The company, which currently offers a range of services including company
formation, company secretarial, accounting and company searches, now wishes to provide
legal services to existing client companies and also to win outsourced work
from City law firms. It perceives these
as being higher up the value chain than the relatively commoditised areas in which
it currently operates, where costs have been relentlessly driven down through
competition.
As a company competing effectively in an efficiency driven market,
Jordans should be well placed to handle those parts of the law which are
capable of benefiting from process discipline and technology, and it has the
added benefit of an existing huge client list to whom the services can be
marketed.
However, it will need to balance carefully the desire to offer more
valuable legal services with the need to avoid biting the hand that feeds it –
much of Jordans’ current work is believed to come from referrals from City
firms, and they will not wish to cut themselves off from this lucrative source
of work.
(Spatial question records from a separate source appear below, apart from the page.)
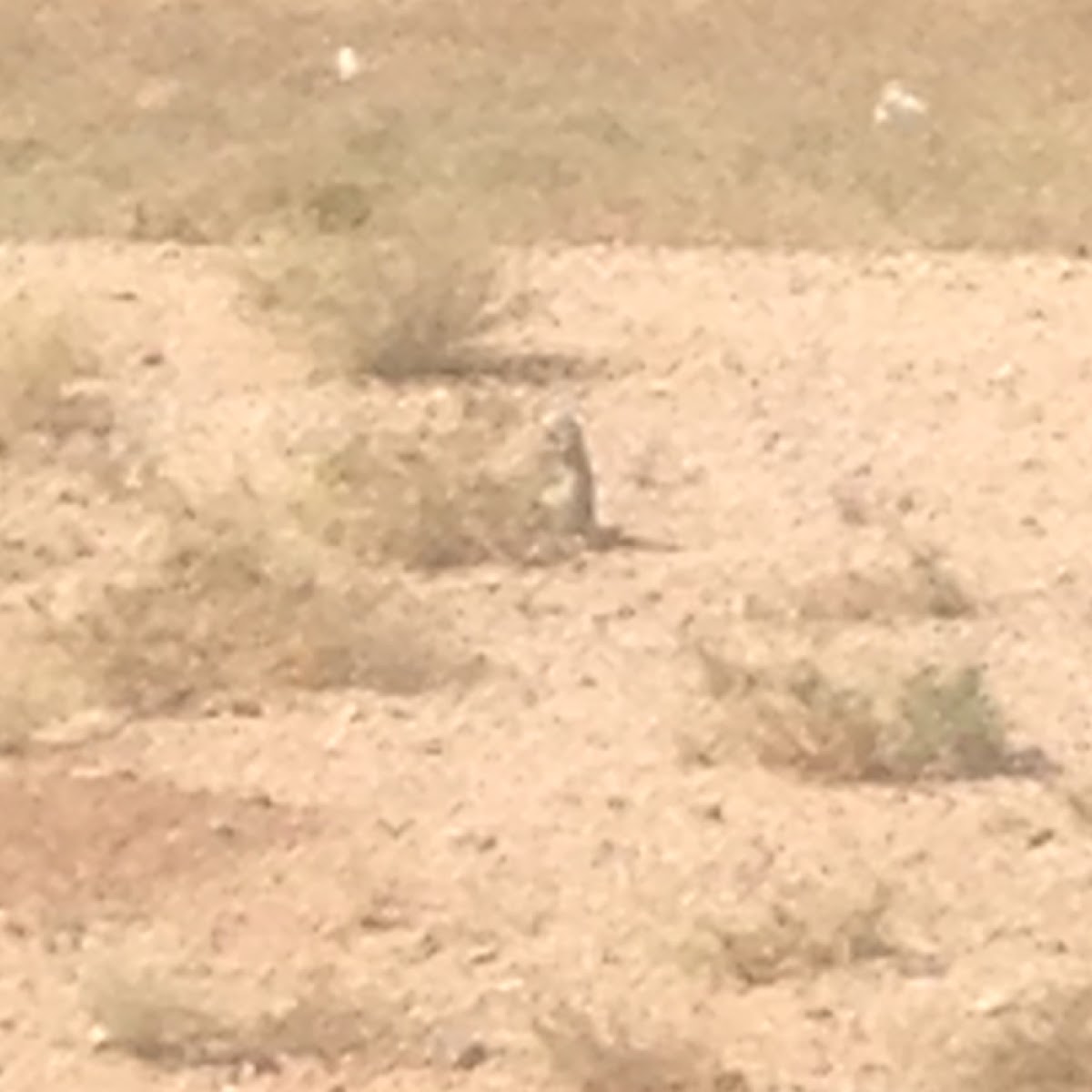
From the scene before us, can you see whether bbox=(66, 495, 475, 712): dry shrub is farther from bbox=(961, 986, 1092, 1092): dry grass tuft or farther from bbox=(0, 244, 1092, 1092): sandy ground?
bbox=(961, 986, 1092, 1092): dry grass tuft

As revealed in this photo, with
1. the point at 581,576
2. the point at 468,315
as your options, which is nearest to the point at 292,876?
the point at 581,576

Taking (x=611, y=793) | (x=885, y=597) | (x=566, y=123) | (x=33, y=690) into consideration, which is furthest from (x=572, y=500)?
(x=566, y=123)

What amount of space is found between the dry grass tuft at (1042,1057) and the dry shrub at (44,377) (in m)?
5.45

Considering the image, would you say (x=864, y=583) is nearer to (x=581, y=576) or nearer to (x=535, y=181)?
(x=581, y=576)

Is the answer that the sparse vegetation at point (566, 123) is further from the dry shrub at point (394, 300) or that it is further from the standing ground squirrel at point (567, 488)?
the standing ground squirrel at point (567, 488)

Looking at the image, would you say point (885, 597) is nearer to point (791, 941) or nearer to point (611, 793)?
point (611, 793)

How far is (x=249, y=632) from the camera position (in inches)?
416

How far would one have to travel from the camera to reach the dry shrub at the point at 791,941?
27.6 feet

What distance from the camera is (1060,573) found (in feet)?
37.7

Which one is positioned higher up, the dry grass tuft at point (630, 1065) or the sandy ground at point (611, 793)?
the dry grass tuft at point (630, 1065)

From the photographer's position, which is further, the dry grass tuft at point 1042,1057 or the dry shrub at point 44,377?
the dry shrub at point 44,377

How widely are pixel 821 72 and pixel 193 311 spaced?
509 cm

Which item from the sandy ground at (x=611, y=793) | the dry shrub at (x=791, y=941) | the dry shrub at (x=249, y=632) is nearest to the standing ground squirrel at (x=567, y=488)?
the sandy ground at (x=611, y=793)

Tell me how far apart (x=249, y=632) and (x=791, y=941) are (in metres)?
2.43
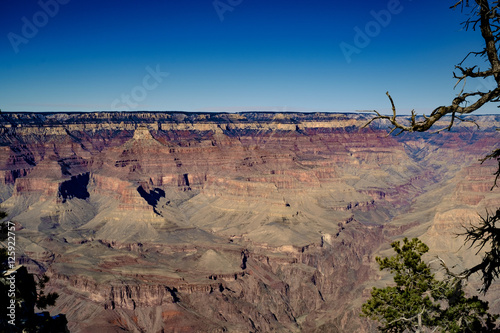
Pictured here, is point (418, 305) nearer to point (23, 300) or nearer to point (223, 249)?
point (23, 300)

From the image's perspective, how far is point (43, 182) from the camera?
→ 197 m

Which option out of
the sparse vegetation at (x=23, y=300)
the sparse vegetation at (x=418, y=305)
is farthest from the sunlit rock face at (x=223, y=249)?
the sparse vegetation at (x=23, y=300)

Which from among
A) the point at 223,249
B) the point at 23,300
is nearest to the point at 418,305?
the point at 23,300

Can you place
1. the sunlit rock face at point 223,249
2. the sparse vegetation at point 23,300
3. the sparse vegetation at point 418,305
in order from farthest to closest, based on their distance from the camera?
the sunlit rock face at point 223,249 < the sparse vegetation at point 23,300 < the sparse vegetation at point 418,305

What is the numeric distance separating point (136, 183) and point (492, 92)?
183914mm

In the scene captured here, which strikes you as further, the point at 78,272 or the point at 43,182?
the point at 43,182

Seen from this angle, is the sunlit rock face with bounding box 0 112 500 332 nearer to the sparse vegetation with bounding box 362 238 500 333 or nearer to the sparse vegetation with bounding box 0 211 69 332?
the sparse vegetation with bounding box 362 238 500 333

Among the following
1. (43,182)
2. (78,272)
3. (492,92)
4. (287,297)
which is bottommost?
(287,297)

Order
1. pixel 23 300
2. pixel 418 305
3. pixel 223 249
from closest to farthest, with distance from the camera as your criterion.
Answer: pixel 418 305, pixel 23 300, pixel 223 249

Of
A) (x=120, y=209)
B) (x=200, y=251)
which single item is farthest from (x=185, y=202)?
(x=200, y=251)

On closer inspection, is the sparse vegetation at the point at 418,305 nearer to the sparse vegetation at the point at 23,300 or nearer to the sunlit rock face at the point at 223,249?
the sparse vegetation at the point at 23,300

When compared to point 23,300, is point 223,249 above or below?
below

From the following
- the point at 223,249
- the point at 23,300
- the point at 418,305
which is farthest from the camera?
the point at 223,249

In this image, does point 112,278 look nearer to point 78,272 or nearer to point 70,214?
point 78,272
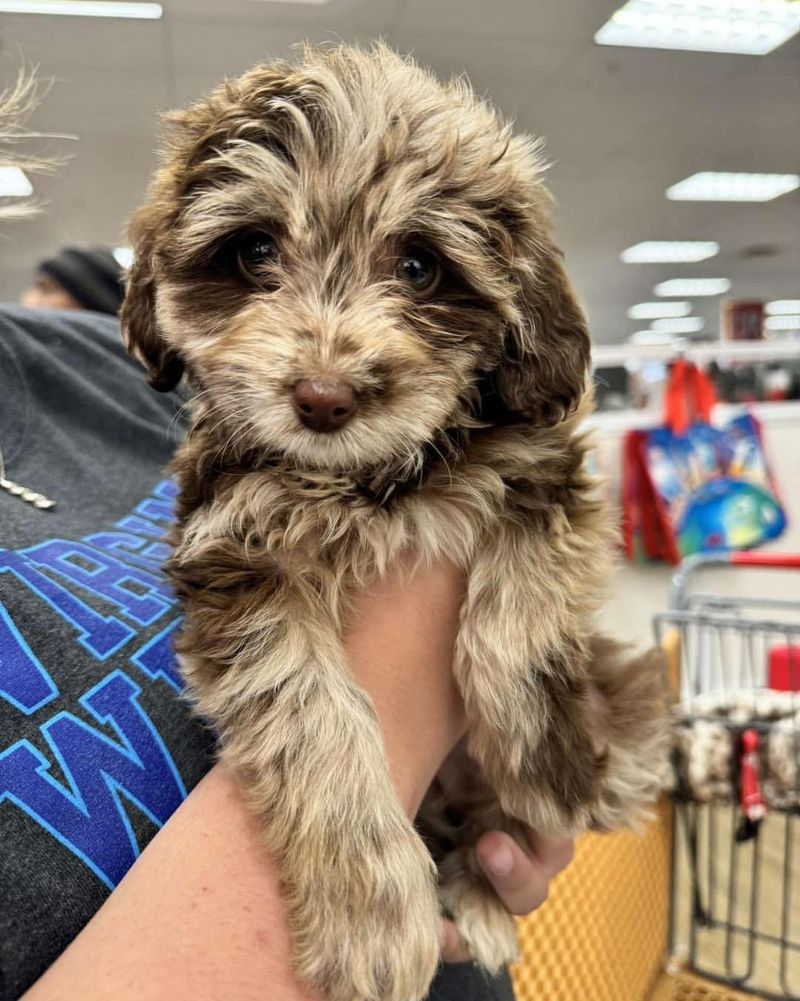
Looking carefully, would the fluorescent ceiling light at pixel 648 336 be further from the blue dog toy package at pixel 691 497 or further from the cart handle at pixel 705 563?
the cart handle at pixel 705 563

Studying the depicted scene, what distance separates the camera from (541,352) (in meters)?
1.13

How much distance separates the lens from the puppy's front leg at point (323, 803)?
2.99ft

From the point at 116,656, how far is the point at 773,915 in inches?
110

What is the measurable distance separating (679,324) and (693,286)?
24.4ft

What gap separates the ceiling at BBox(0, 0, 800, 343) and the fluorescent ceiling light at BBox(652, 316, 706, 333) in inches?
542

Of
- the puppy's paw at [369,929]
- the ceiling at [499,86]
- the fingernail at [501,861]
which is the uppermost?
the ceiling at [499,86]

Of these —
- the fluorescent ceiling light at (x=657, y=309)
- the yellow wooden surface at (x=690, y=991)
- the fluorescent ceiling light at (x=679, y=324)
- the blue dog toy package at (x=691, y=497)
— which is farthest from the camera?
the fluorescent ceiling light at (x=679, y=324)

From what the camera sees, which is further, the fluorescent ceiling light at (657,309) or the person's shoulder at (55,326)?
the fluorescent ceiling light at (657,309)

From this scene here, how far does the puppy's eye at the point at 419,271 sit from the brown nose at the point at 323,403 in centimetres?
25

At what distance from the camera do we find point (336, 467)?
3.50ft

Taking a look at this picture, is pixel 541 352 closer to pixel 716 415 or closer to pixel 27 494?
pixel 27 494

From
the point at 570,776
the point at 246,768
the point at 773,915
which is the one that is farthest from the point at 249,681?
the point at 773,915

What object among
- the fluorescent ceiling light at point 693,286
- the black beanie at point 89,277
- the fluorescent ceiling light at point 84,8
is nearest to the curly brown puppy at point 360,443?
the black beanie at point 89,277

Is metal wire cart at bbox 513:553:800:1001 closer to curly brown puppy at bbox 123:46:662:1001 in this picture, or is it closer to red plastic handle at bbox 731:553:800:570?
red plastic handle at bbox 731:553:800:570
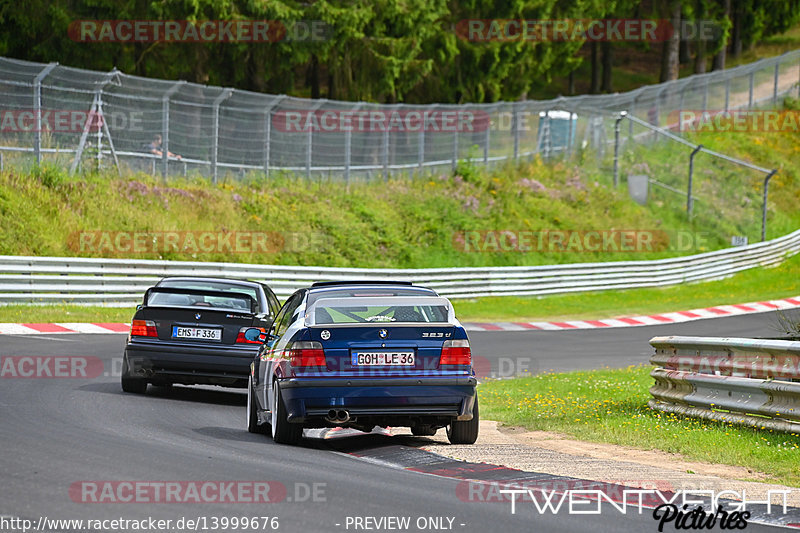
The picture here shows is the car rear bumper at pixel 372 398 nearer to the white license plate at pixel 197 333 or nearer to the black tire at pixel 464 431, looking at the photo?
the black tire at pixel 464 431

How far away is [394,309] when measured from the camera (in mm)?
10578

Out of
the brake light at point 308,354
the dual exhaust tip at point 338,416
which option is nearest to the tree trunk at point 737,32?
the brake light at point 308,354

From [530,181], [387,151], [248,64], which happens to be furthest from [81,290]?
[530,181]

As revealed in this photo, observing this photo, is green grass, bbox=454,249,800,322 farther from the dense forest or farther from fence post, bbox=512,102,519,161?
the dense forest

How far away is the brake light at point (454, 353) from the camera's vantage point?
397 inches

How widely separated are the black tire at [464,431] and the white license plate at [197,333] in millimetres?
4009

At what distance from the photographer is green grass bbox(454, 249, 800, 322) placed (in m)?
31.3

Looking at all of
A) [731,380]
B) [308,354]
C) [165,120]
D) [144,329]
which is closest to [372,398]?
[308,354]

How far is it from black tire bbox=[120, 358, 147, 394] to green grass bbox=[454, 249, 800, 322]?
627 inches

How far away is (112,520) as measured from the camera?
673 cm

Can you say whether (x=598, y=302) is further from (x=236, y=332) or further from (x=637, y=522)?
(x=637, y=522)

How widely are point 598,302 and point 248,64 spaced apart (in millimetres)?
14996

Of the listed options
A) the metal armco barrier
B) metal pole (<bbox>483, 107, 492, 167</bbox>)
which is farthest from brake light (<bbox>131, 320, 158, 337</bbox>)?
metal pole (<bbox>483, 107, 492, 167</bbox>)

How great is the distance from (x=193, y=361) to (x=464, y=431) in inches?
163
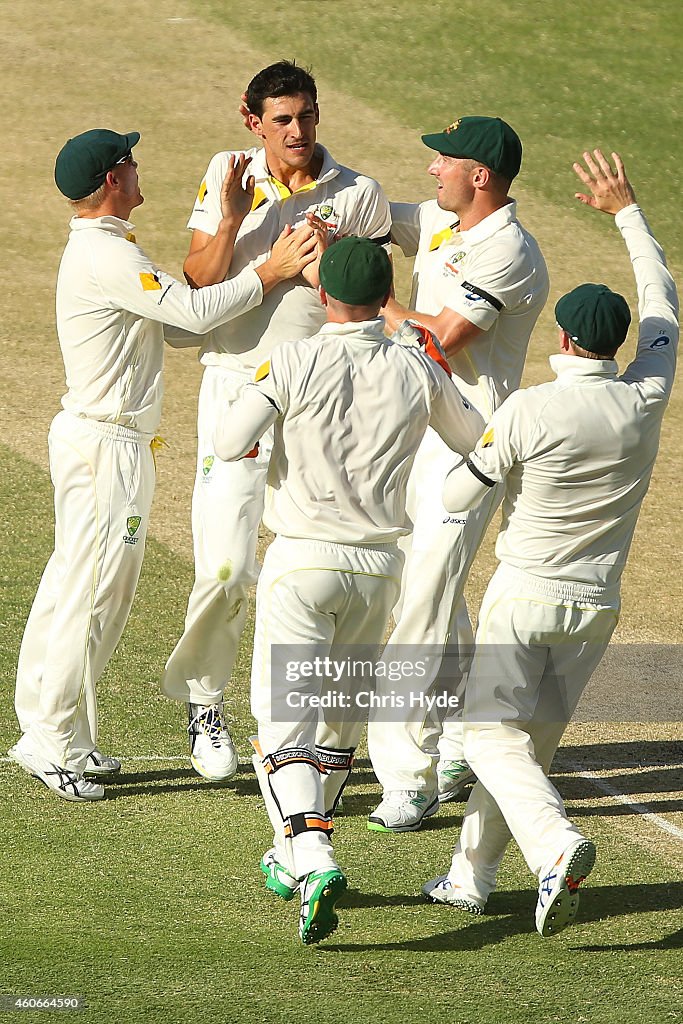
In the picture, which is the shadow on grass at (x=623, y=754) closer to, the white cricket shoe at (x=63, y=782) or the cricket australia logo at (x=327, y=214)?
the white cricket shoe at (x=63, y=782)

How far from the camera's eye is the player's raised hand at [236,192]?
17.6 ft

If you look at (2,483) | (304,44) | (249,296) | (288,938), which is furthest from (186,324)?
Answer: (304,44)

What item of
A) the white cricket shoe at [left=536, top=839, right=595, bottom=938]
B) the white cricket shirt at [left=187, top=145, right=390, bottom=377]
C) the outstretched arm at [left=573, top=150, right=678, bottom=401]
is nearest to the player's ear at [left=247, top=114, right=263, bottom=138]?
the white cricket shirt at [left=187, top=145, right=390, bottom=377]

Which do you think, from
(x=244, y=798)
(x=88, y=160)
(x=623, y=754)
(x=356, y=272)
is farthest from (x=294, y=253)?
(x=623, y=754)

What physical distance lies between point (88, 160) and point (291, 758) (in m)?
2.30

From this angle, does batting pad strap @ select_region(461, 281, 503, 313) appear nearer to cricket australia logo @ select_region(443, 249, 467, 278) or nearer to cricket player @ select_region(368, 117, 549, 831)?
cricket player @ select_region(368, 117, 549, 831)

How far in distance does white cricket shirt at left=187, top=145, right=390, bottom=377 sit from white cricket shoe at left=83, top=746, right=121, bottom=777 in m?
1.58

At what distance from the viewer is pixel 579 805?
556 cm

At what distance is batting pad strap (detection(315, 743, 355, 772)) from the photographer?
4.66 m

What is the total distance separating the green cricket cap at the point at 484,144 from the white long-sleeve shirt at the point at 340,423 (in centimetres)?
118

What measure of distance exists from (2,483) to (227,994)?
5.58 metres

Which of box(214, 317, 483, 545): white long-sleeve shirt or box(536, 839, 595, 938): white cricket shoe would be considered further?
box(214, 317, 483, 545): white long-sleeve shirt

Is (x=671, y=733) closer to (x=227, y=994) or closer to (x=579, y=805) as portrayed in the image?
(x=579, y=805)

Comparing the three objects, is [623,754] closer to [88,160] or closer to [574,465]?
[574,465]
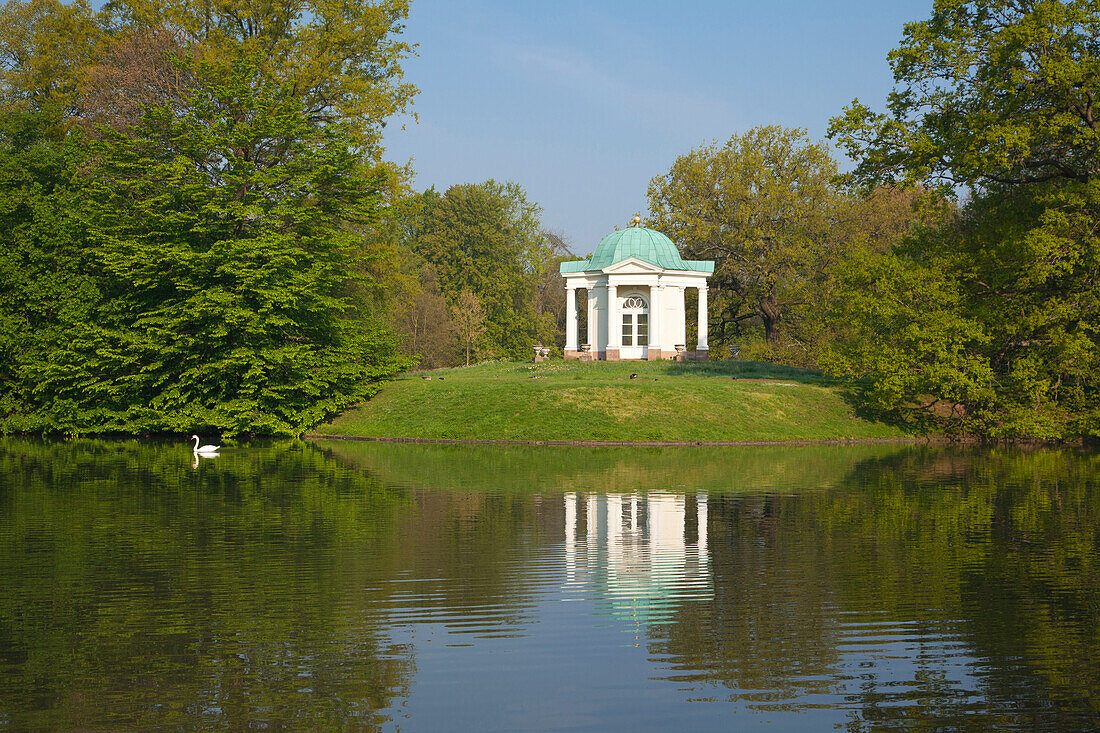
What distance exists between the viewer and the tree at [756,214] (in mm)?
56031

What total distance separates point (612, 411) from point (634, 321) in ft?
66.6

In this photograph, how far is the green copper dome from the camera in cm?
5222

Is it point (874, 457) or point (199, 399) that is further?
point (199, 399)

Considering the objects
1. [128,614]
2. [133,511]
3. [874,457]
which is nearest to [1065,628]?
[128,614]

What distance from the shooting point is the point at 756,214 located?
56.5 m

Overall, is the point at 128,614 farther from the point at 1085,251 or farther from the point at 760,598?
the point at 1085,251

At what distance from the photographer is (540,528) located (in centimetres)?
1376

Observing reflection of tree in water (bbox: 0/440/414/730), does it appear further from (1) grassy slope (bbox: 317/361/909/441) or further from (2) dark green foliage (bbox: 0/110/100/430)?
(2) dark green foliage (bbox: 0/110/100/430)

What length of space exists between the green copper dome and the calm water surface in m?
34.8

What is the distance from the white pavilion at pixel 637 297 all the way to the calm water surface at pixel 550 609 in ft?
110

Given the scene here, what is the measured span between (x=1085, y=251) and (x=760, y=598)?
→ 2532 cm

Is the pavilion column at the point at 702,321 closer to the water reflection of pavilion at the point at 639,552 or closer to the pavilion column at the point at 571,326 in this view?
the pavilion column at the point at 571,326

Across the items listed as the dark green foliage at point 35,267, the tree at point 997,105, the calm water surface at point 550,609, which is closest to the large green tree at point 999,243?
the tree at point 997,105

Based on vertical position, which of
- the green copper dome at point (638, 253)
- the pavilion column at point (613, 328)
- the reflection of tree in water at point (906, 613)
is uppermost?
the green copper dome at point (638, 253)
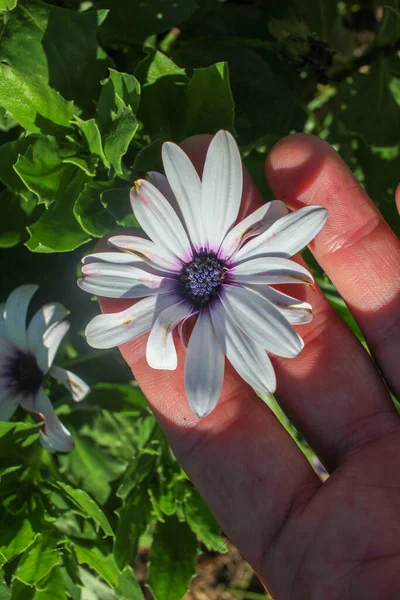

So for the time being at least,
it seems they are content to stick to relatively “plain vanilla” areas of non-contentious
company and commercial legal work such as
terms of business, share schemes, due diligence, debt collection and, potentially, intellectual property. It
is keen to make it clear that it is not planning to become heavily involved in
transactional work. The company
is quoted as aiming to target companies with a turnover of between £5m and
£500m.
The Jordans
group is 150 years old and its business is structured as three separate
entities. Jordans Limited (the entity making the ABS application) is the
corporate services arm with bases in Bristol, Edinburgh and London. Jordan
Publishing, the second arm of the business, publishes legal information, while the
third, Jordans International, provides corporate services to international
clients and has bases in a number of offshore jurisdictions.
The firm is
currently recruiting for a leader for the ABS business and has 5 paralegals on
the payroll thus far – hardly a market-shaking number, but a start.
The
interesting issue will be whether UK law firms do turn increasingly to
outsourcing work to third parties such as Jordans, or whether in fact they take
the opportunity to start moving into the
space currently occupied by Jordans. I
am aware of at least a handful of law firms who are considering the
establishment of ancillary business in the fiduciary and BPO spheres, in moves
which follow what many of the offshore law firms successfully did many years
ago.
The SRA is
currently reviewing the Bristol-headquartered company’s application for a
licence. Jordan’s hope the approval and
launch will come by early next year, although that may be optimistic
considering the length of the current backlog at the SRA.